Working with large shapefiles

A file containing gridded bathymetry data in the form of a very large ( 6.95GB ) point shapefile was given to part of our group. Working with this in a GUI based GIS tool was incredibly slow, the task was to split this file up into smaller more manageable files. Due to the size of this dataset I don’t think the shapefile is the best method of storing what is essentially XYZ data.

Having  searched online it became clear that ogr2ogr could do a conversion of a point shapefile to a comma separated variable file. Already installed on my work Windows laptop as part of fwtools and QGIS, I set the process going with:

ogr2ogr -f CSV output.csv input.shp

I could see the output.csv file growing steadily in size and the system resources use seemed steady so I left the machine for several hours. Once the command finished executing and I then used the Unix split command ( installed as part of Cygwin ) to split the files by line break into 15x200MB files. Which can be loaded into a tool like QGIS relatively easily.

split -C 200m output.csv bathy

My colleague used a slightly different approach to get specific rectangular subsets of the shapefile and do a conversion to a different spatial reference system.

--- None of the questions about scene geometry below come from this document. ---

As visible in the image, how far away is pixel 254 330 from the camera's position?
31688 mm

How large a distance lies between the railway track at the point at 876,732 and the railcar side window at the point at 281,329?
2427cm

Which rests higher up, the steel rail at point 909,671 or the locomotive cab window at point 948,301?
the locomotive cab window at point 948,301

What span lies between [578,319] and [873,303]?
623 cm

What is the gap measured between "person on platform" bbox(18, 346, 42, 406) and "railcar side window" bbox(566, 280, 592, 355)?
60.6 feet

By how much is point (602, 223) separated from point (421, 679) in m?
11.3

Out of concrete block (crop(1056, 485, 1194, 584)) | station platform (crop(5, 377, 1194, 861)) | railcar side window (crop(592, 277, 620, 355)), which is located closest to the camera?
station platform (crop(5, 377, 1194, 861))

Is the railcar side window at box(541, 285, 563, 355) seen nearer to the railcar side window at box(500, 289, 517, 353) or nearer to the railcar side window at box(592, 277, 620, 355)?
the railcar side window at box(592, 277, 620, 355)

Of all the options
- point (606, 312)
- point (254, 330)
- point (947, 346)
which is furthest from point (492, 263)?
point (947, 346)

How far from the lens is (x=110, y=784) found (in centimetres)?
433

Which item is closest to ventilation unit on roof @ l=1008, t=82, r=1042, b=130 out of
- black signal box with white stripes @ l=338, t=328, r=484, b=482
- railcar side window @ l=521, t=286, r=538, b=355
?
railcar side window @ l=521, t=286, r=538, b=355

ogr2ogr -progress -f "CSV" -select "GRID_CODE" -t_srs EPSG:4326 output.csv input.shp -lco GEOMETRY=AS_XY -clipsrc 585850 6608645 625850 6648645

This transformation led to a large number of recurring fractions. There was no obvious approach to applying precision with ogr2ogr so a short python script making use of Numpy and Pandas was written.

import numpy as np
import os
import pandas as pd

bathy_files = os.listdir('.')
for bathy_file in bathy_files:
    bathy_df = pd.read_csv(bathy_file, names=['X','Y','Z'])
    bathy_df = np.round(bathy_df, 7)
    bathy_df['Z'] = np.round(bathy_df['Z'], 2)
    bathy_df.to_csv(bathy_file[:-4] + '_round.csv', index=False)

The uncompressed rounded files totalled 1.94GB compared with an uncrompressed shapefile of almost 7GB. The compressed filesize for the csv files was 644MB versus 1GB for the compressed shapefile. The usability of the data was improved by splitting the dataset into manageable chunks.